[BEGIN Input data]
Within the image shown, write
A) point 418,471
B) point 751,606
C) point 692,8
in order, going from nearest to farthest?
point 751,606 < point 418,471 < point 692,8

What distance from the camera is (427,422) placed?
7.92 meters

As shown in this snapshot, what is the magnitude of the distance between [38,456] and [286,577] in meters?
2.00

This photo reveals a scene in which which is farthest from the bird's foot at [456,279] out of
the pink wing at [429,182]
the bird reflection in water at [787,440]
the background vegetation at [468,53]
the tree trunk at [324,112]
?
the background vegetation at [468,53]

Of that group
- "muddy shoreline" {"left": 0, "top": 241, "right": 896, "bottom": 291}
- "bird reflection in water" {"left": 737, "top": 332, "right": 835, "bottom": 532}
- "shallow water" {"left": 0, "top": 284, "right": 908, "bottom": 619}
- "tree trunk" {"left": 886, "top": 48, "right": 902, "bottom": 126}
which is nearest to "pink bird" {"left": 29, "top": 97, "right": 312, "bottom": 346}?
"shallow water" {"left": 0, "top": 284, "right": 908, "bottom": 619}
[END Input data]
[BEGIN Input data]
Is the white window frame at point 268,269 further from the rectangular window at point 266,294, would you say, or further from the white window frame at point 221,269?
[END Input data]
Description of the task -> How many lines in the records above contain the string "shallow"? Case counts. Reply with the number only.

Answer -> 2